(Rows from a dataset)
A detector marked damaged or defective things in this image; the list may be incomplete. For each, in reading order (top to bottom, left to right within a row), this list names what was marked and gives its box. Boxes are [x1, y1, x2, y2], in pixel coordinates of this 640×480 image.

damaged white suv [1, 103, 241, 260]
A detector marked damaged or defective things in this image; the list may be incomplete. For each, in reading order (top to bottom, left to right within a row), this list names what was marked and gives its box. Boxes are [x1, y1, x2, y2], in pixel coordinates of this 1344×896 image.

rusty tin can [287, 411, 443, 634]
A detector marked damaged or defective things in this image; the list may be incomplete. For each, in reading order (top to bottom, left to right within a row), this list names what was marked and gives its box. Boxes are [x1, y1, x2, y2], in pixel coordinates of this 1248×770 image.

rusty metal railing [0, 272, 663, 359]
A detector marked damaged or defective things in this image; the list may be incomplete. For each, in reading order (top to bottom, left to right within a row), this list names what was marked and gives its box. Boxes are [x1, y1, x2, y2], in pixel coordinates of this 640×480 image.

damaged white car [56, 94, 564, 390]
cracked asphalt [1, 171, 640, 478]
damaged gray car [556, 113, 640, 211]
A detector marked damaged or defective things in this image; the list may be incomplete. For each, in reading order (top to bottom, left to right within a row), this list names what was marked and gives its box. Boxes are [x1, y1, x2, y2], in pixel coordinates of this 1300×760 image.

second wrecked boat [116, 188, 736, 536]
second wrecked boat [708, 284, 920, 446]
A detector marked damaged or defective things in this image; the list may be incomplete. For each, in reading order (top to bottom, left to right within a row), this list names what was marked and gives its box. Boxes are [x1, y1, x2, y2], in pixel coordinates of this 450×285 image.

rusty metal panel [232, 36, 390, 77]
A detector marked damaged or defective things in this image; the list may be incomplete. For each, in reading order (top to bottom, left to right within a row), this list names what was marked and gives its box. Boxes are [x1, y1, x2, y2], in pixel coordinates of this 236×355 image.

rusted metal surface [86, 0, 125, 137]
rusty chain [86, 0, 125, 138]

== EXERCISE ==
Please repeat the listing above word for word, from its first line to its last.

== TASK ANSWER ==
A detector marked damaged or defective things in this image; the list may be incomplete. For each, in reading order (top to bottom, left to right within a row), this list names what was marked and gives its box. Boxes are [x1, y1, x2, y2], in pixel coordinates of this 640×480 image.

damaged white suv [1, 103, 241, 260]
A detector marked damaged or defective things in this image; the list may be incomplete. For each, in reading order (top to bottom, left to right within a row), this list names what was marked and gives its box. Boxes are [x1, y1, x2, y2], in pixel coordinates of this 1344×896 image.

rusty tin can [287, 411, 443, 634]
A detector marked damaged or defective things in this image; the list may be incomplete. For each, in reading order (top to bottom, left to right within a row), this list names what was marked and gives its box. Boxes are [x1, y1, x2, y2], in pixel coordinates of this 1248×770 image.

rusty metal railing [0, 272, 663, 359]
A detector marked damaged or defective things in this image; the list may be incomplete. For each, in reading order (top to bottom, left to right within a row), this list names what was marked and gives its box. Boxes are [x1, y1, x2, y2], in pixel coordinates of this 640×480 image.

damaged white car [56, 94, 564, 390]
cracked asphalt [1, 171, 640, 478]
damaged gray car [556, 113, 640, 211]
A detector marked damaged or defective things in this image; the list may be incomplete. For each, in reading order (top to bottom, left to right within a row), this list names what was marked and gives its box. Boxes are [x1, y1, x2, y2], in pixel coordinates of this 1300×760 image.

second wrecked boat [116, 188, 736, 536]
second wrecked boat [708, 284, 920, 446]
A detector marked damaged or defective things in this image; the list may be incomplete. For each, in reading order (top to bottom, left to right within a row), this list names what was marked and gives its box. Boxes are [x1, y1, x2, y2], in pixel coordinates of this 450×285 image.

rusty metal panel [232, 36, 390, 77]
A detector marked damaged or defective things in this image; the list may be incomplete. For each, in reading order (top to bottom, left to right within a row), this list names what was marked and gives its box. Boxes are [x1, y1, x2, y2], in pixel coordinates of this 236×355 image.

rusted metal surface [86, 0, 125, 137]
rusty chain [86, 0, 125, 138]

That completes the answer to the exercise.